Renungan Harian - Saturday, 24 December 2022

PALUNGAN YESUS, TANDA UTAMA


Sabtu, 24 Desember 2022

MALAM NATAL

Yesaya 9:1-6

Mazmur 96:1-2a.2b-3.1-12.13

Titus 2:11-14

Lukas 2:1-14.

 

“Dan inilah tandanya bagimu: Kamu akan menjumpai seorang bayi dibungkus dengan lampin,  dan terbaring di dalam palungan.” --- Lukas 2:12


DI GEREJA ST. MARIA MAGGIORE, Roma, tersimpan seluruh Relikwi Palungan Suci (La Sacra Culla). Meski sejarah relikwi itu sangat panjang dan penuh drama, namun ia sering lewat dari perhatian. Yang lebih sering dibicarakan dalam tradisi kisah Natal adalah, di mana Yesus dilahirkan, di sebuah gua, di sebuah rumah, atau di sebuah kandang hewan, atau kombinasi dari semuanya. Tanpa disadari, sesungguhnya semua teori mengenai tempat kelahiran Yesus itu, sangat terkait dengan ‘palungan’ (Yun. phatn?), tempat bayi Yesus dibaringkan.

Dalam Kisah Kelahiran Yesus menurut Lukas ini, tiga kali ungkapan ‘palungan’ disebutkan. Pertama pada Luk. 2:6-7: ketika Maria dan Yusuf di Betlehem, maka “tibalah waktunya bagi Maria untuk bersalin, dan ia melahirkan seorang anak laki-laki, anaknya yang sulung, lalu dibungkusnya dengan lampin, dan dibaringkannya di dalam palungan (Yun. phatn?), karena tidak ada tempat bagi mereka di rumah persinggahan (Yun. kataluma)”. Pada yang kedua dan yang ketiga, ‘palungan’ menjadi ‘tanda’ untuk ‘menemukan’ bayi Yesus (lih. Luk. 2:12.16). Artinya, kalau ingin melihat Yesus, carilah lebih dulu palungan itu!

Tafsiran mengenai makna keberadaan ‘palungan’ itu juga beragam.

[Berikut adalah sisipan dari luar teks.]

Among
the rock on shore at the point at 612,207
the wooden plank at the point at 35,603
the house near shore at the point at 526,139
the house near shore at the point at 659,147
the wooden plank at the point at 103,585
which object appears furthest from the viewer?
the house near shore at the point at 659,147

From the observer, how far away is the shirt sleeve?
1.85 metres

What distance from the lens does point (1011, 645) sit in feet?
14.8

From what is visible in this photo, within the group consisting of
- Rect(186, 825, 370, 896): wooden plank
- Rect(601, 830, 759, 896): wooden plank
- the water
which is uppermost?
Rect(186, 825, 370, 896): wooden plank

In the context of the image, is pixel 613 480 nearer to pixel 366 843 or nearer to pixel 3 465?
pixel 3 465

Dalam sebuah tradisi midras Yahudi (cara penafsiran Alkitab untuk kepentingan khotbah) dikisahkan, ketika Adam dikutuk dengan perkataan: “semak duri dan rumput duri, yang akan dihasilkannya bagimu, dan tumbuh-tumbuhan di padang akan menjadi makananmu” (lih. Kej. 3:8), maka ia bertanya pada Yahwe: “Apakah saya akan diikat ke palungan untuk makan bersama keledaiku? Apakah karena telah berbuat dosa, derajat dan kedudukan saya akan sama dengan binatang?” 

Oleh Lukas, makna palungan sebagai ‘tempat dan tanda kesamaan manusia dengan binatang’ itu, diubah. Dengan tiga kali menyebut ‘palungan’, sebagai ‘tempat di mana Bayi Yesus ditemukan’, Lukas mau menunjukkan bahwa Yesus sebagai ‘Adam Baru’, telah mengubah situasi ‘ikatan dengan palungan’, yang ditakuti oleh Adam ‘lama’, menjadi sesuatu yang memiliki unsur penyelamatan.

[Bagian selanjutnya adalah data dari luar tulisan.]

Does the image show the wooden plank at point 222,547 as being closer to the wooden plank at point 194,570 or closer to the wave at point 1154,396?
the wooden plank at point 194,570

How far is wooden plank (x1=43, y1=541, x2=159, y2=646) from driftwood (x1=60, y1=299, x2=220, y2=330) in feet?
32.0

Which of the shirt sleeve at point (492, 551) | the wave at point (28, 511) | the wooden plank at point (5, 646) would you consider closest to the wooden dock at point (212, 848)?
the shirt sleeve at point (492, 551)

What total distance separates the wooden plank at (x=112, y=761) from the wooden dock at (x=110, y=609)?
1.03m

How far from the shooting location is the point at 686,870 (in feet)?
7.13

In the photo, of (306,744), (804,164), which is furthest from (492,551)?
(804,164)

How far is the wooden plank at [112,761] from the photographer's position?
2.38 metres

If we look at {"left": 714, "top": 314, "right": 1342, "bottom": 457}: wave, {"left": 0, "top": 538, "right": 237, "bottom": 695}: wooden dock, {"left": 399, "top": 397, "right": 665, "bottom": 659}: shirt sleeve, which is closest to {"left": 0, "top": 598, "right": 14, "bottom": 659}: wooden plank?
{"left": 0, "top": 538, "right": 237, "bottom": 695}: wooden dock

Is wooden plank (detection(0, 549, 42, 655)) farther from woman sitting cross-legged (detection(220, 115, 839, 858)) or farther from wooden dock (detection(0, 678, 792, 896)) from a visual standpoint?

Tafsiran lain mengaitkan keberadaan palungan itu dengan Yes. 1:3: “Lembu mengenal pemiliknya, tetapi Israel tidak; keledai mengenal palungan yang disediakan tuannya, tetapi umat-Ku tidak memahaminya”.

Di sini, palungan menjadi lambang tempat, di mana orang mengenal Allah. Ini sesuai dengan pernyataan malaikat mengenai ‘palungan sebagai tanda’ pada Luk. 2:12.16. Atas dasar ini, maka perintah malaikat untuk pergi ke palungan adalah perintah untuk menemui dan mengenal Tuhan, Sumber Sukacita bagi semua orang, seperti dikidungkan dalam ‘Gloria’. Dan hanya mereka, yang tidak terikat pada identitas ‘duniawi’—seperti para gembala dan kelompok pinggiran yang tak punya KTP--, akan lebih mampu mengenali identitas Ilahi itu. Artinya, orang baru akan mampu menerima kehendak dan kehadiran Allah, bila bersedia ber-kenosis atau ‘mengosongkan dirinya’ (lih. Fil. 2:7). Di sini, ‘palungan Tuhan’ menjadi Sumber Kehidupan, seperti “keledai yang mengenal palungan yang disediakan tuannya”.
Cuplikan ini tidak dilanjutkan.